Au titre des programmes abandonnés, il faut mentionner le missile antichar de 3e génération moyenne portée (AC3G-MP). Après l'échec de la coopération européenne sur le projet Trigat, l'industriel (EADS) a proposé une version nationale dénommée Trigan consistant à adopter un nouveau missile filoguidé sur les postes de tir Milan. Il avait été initialement envisagé de remplacer le Milan dès 2003-2004 et, en tout état de cause, ce remplacement deviendra inévitable au cours de la prochaine décennie. La restriction des ressources financières de l'armée de terre a conduit, pour le moment, à renoncer au développement du Trigan, au risque de devoir acheter « sur étagère », dans quelques années, des missiles antichar américains ou israéliens plus coûteux et moins adaptés aux besoins français. Une telle décision fragiliserait considérablement la capacité industrielle nationale dans le domaine des missiles antichars, alors que le Trigan offre une grande polyvalence d'emploi le rendant capable de percer tous les blindages des prochaines années et de traverser des bunkers de béton renforcé, et qu'il présente un fort potentiel à l'exportation, auprès de tous les possesseurs du Milan.

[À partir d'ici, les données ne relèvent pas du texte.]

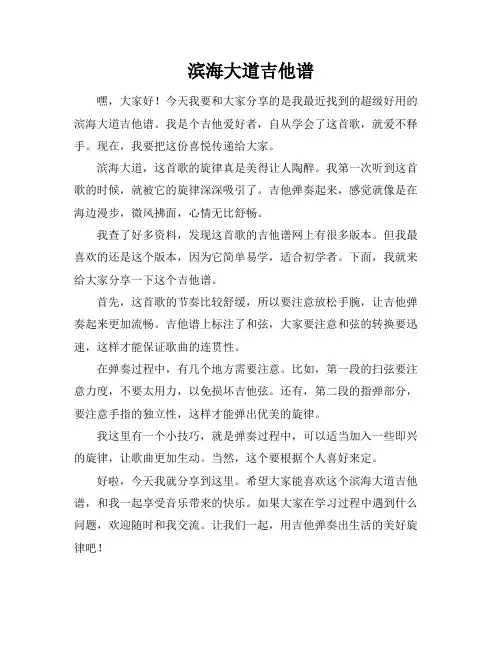 滨海大道吉他谱

嘿，大家好！今天我要和大家分享的是我最近找到的超级好用的滨海大道吉他谱。我是个吉他爱好者，自从学会了这首歌，就爱不释手。现在，我要把这份喜悦传递给大家。

滨海大道，这首歌的旋律真是美得让人陶醉。我第一次听到这首歌的时候，就被它的旋律深深吸引了。吉他弹奏起来，感觉就像是在海边漫步，微风拂面，心情无比舒畅。

我查了好多资料，发现这首歌的吉他谱网上有很多版本。但我最喜欢的还是这个版本，因为它简单易学，适合初学者。下面，我就来给大家分享一下这个吉他谱。

首先，这首歌的节奏比较舒缓，所以要注意放松手腕，让吉他弹奏起来更加流畅。吉他谱上标注了和弦，大家要注意和弦的转换要迅速，这样才能保证歌曲的连贯性。

在弹奏过程中，有几个地方需要注意。比如，第一段的扫弦要注意力度，不要太用力，以免损坏吉他弦。还有，第二段的指弹部分，要注意手指的独立性，这样才能弹出优美的旋律。

我这里有一个小技巧，就是弹奏过程中，可以适当加入一些即兴的旋律，让歌曲更加生动。当然，这个要根据个人喜好来定。

好啦，今天我就分享到这里。希望大家能喜欢这个滨海大道吉他谱，和我一起享受音乐带来的快乐。如果大家在学习过程中遇到什么问题，欢迎随时和我交流。让我们一起，用吉他弹奏出生活的美好旋律吧！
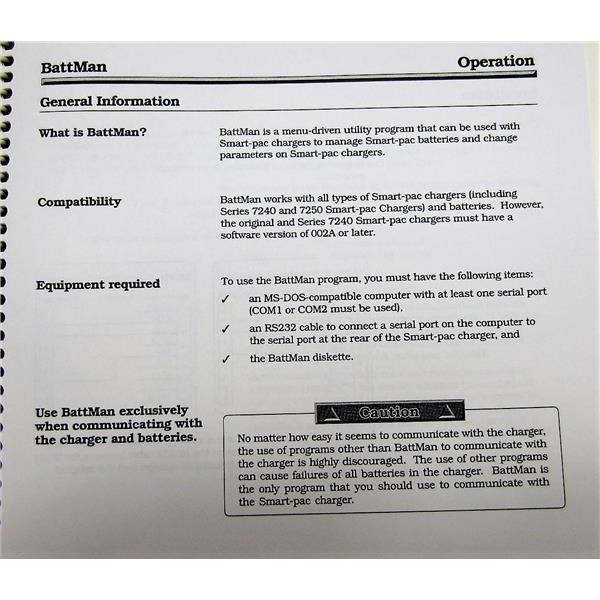 BattMan

Operation

General Information

What is BattMan?

BattMan is a menu-driven utility program that can be used with Smart-pac chargers to manage Smart-pac batteries and change parameters on Smart-pac chargers.

Compatibility

BattMan works with all types of Smart-pac chargers (including Series 7240 and 7250 Smart-pac Chargers) and batteries. However, the original and Series 7240 Smart-pac chargers must have a software version of 002A or later.

Equipment required

To use the BattMan program, you must have the following items:

✓ an MS-DOS-compatible computer with at least one serial port (COM1 or COM2 must be used),

✓ an RS232 cable to connect a serial port on the computer to the serial port at the rear of the Smart-pac charger, and

✓ the BattMan diskette.

Use BattMan exclusively when communicating with the charger and batteries.

Caution

No matter how easy it seems to communicate with the charger, the use of programs other than BattMan to communicate with the charger is highly discouraged. The use of other programs can cause failures of all batteries in the charger. BattMan is the only program that you should use to communicate with the Smart-pac charger.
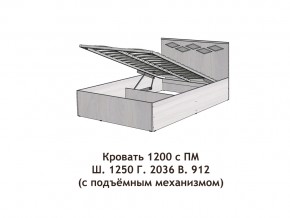 Кровать 1200 с ПМ
Ш. 1250 Г. 2036 В. 912
(с подъёмным механизмом)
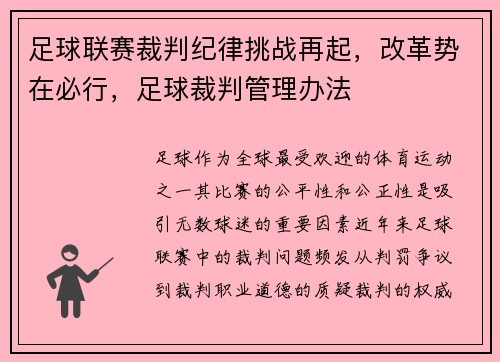 足球联赛裁判纪律挑战再起，改革势在必行，足球裁判管理办法

足球作为全球最受欢迎的体育运动之一其比赛的公平性和公正性是吸引无数球迷的重要因素近年来足球联赛中的裁判问题频发从判罚争议到裁判职业道德的质疑裁判的权威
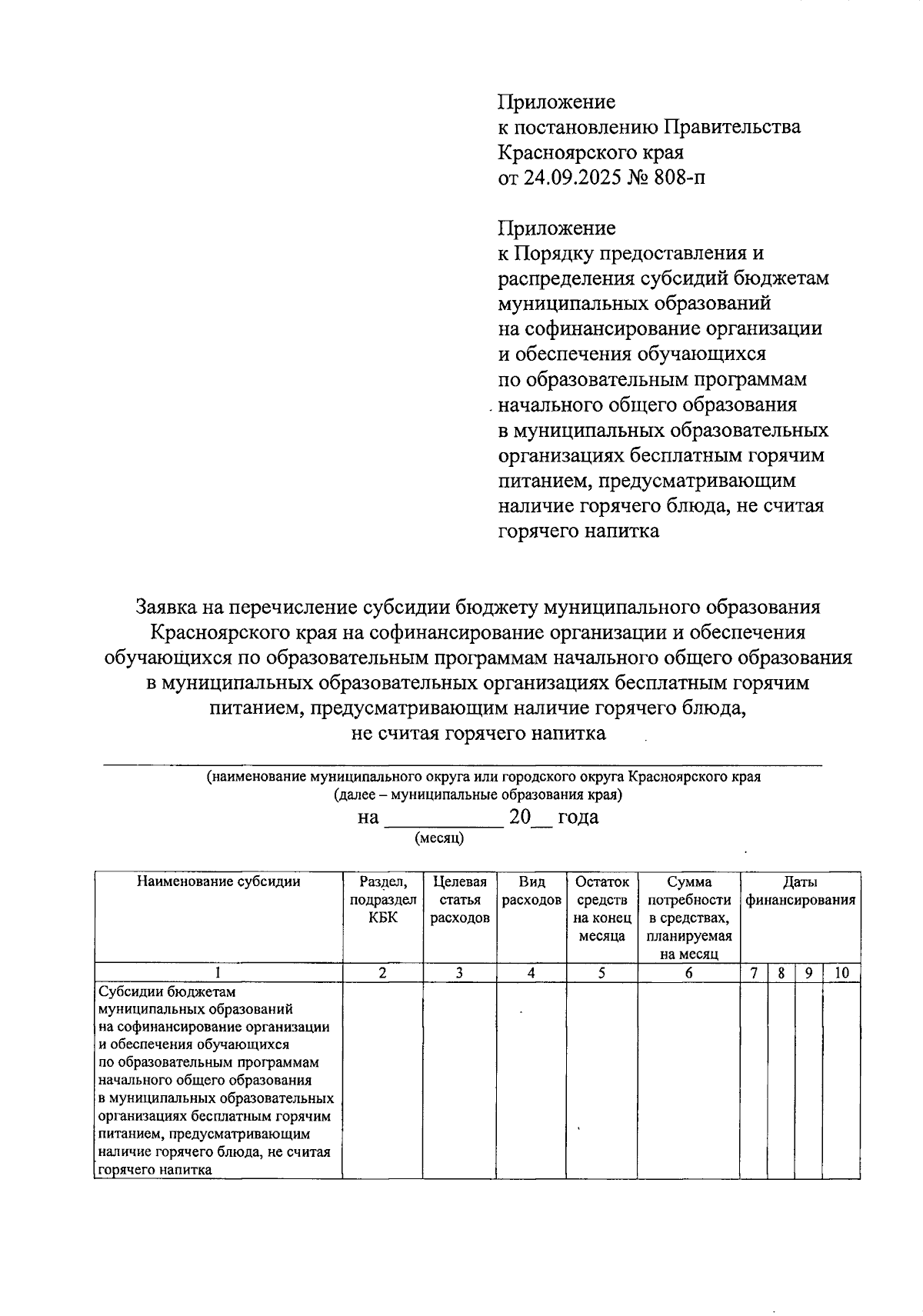 Приложение
к постановлению Правительства Красноярского края
от 24.09.2025 № 808-п

Приложение
к Порядку предоставления и распределения субсидий бюджетам муниципальных образований на софинансирование организации и обеспечения обучающихся по образовательным программам начального общего образования в муниципальных образовательных организациях бесплатным горячим питанием, предусматривающим наличие горячего блюда, не считая горячего напитка

Заявка на перечисление субсидии бюджету муниципального образования Красноярского края на софинансирование организации и обеспечения обучающихся по образовательным программам начального общего образования в муниципальных образовательных организациях бесплатным горячим питанием, предусматривающим наличие горячего блюда, не считая горячего напитка

(наименование муниципального округа или городского округа Красноярского края (далее – муниципальные образования края)

на ___________ 20__ года
(месяц)

| Наименование субсидии | Раздел, подраздел КБК | Целевая статья расходов | Вид расходов | Остаток средств на конец месяца | Сумма потребности в средствах, планируемая на месяц | Даты финансирования | | | |
|---|---|---|---|---|---|---|---|---|---|
| 1 | 2 | 3 | 4 | 5 | 6 | 7 | 8 | 9 | 10 |
| Субсидии бюджетам муниципальных образований на софинансирование организации и обеспечения обучающихся по образовательным программам начального общего образования в муниципальных образовательных организациях бесплатным горячим питанием, предусматривающим наличие горячего блюда, не считая горячего напитка | | | | | | | | | |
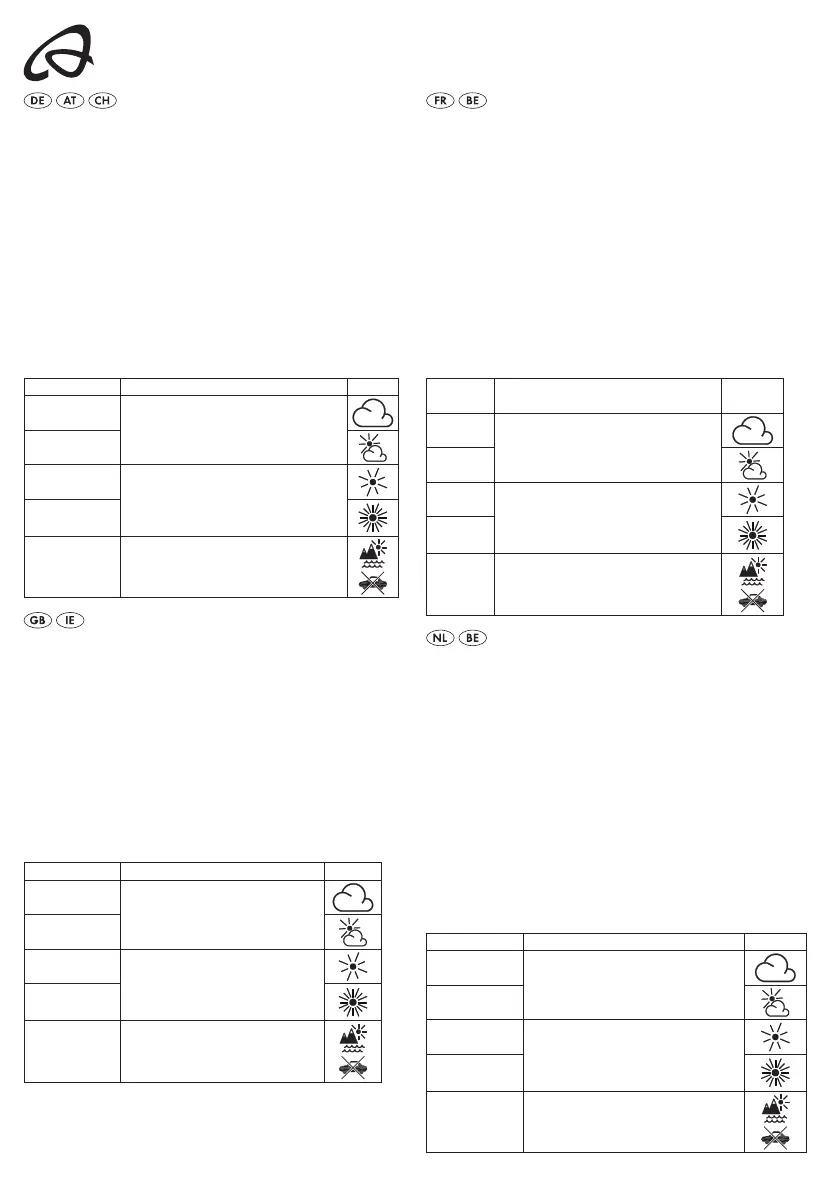 DE AT CH

FR BE

GB IE

NL BE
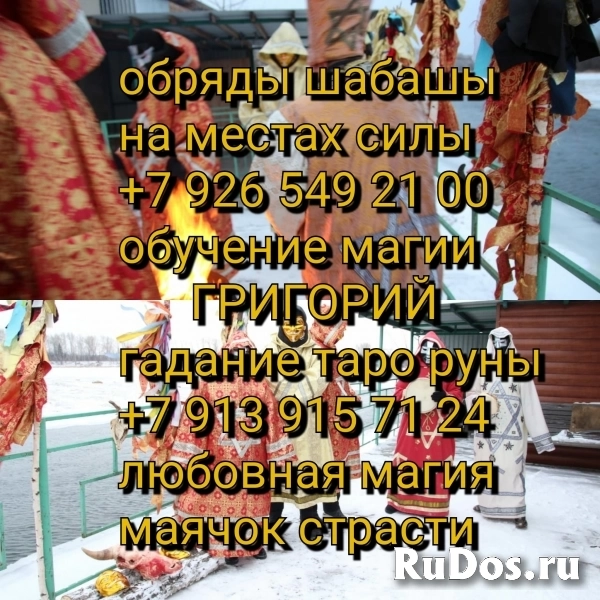 обряды шабашы
на местах силы
+7 926 549 21 00
обучение магии
ГРИГОРИЙ
гадание таро руны
+7 913 915 71 24
любовная магия
маячок страсти

RuDos.ru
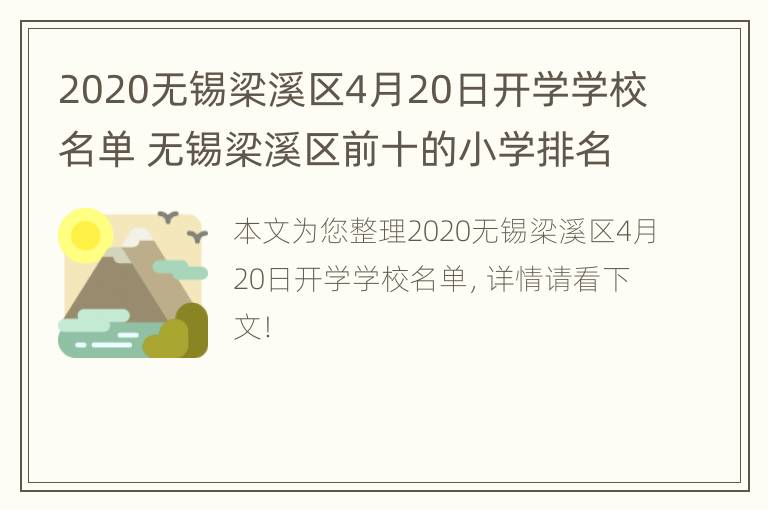 2020无锡梁溪区4月20日开学学校名单 无锡梁溪区前十的小学排名

本文为您整理2020无锡梁溪区4月20日开学学校名单, 详情请看下文!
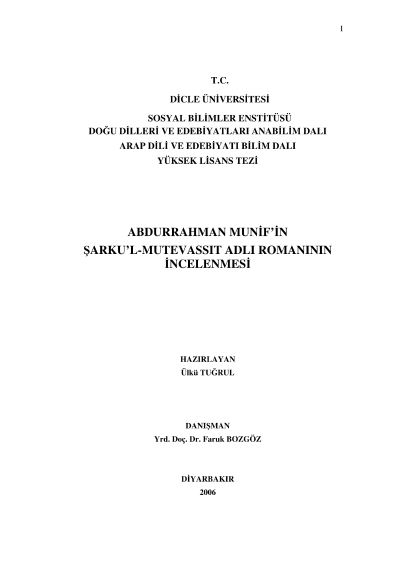 I

T.C.
DİCLE ÜNİVERSİTESİ
SOSYAL BİLİMLER ENSTİTÜSÜ
DOĞU DİLLERİ VE EDEBİYATLARI ANABİLİM DALI
ARAP DİLİ VE EDEBİYATI BİLİM DALI
YÜKSEK LİSANS TEZİ

ABDURRAHMAN MUNİF'İN
ŞARKU'L-MUTEVASSIT ADLI ROMANININ
İNCELENMESİ

HAZIRLAYAN
Ülkü TUĞRUL

DANIŞMAN
Yrd. Doç. Dr. Faruk BOZGÖZ

DİYARBAKIR
2006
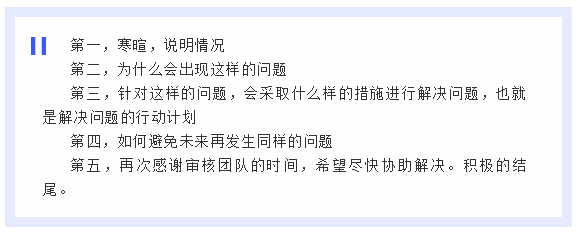 第一，寒暄，说明情况

第二，为什么会出现这样的问题

第三，针对这样的问题，会采取什么样的措施进行解决问题，也就是解决问题的行动计划

第四，如何避免未来再发生同样的问题

第五，再次感谢审核团队的时间，希望尽快协助解决。积极的结尾。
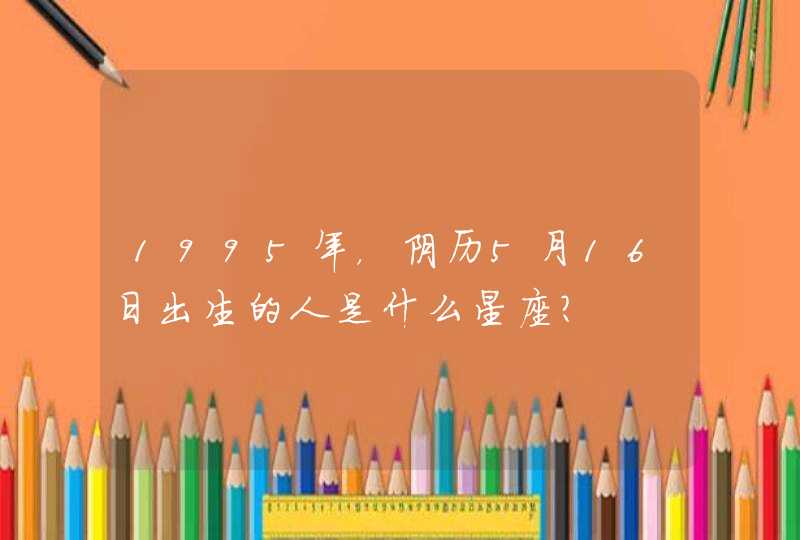 1995年，阴历5月16日出生的人是什么星座？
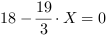 $18 - \frac{19}{3} \cdot X = 0$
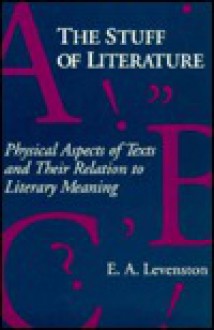 THE STUFF OF LITERATURE

Physical Aspects of Texts and Their Relation to Literary Meaning

E. A. Levenston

Dans un autre domaine, celui des hélicoptères de combat, la restriction, pour ne pas dire la disparition des marges de manoeuvres financières rend aujourd'hui difficile le lancement d'un développement particulièrement judicieux, celui d'une version « multirôles » du Tigre qui répondrait mieux aux besoins futurs de l'armée de terre tout en favorisant les perspectives d'exportation, en particulier en Espagne.

Le restriction excessive des ressources entretient ainsi une contrainte financière qui obère l'adaptation de nos équipements tout en conditionnant l'évolution de programmes majeurs à de simples considérations de court terme.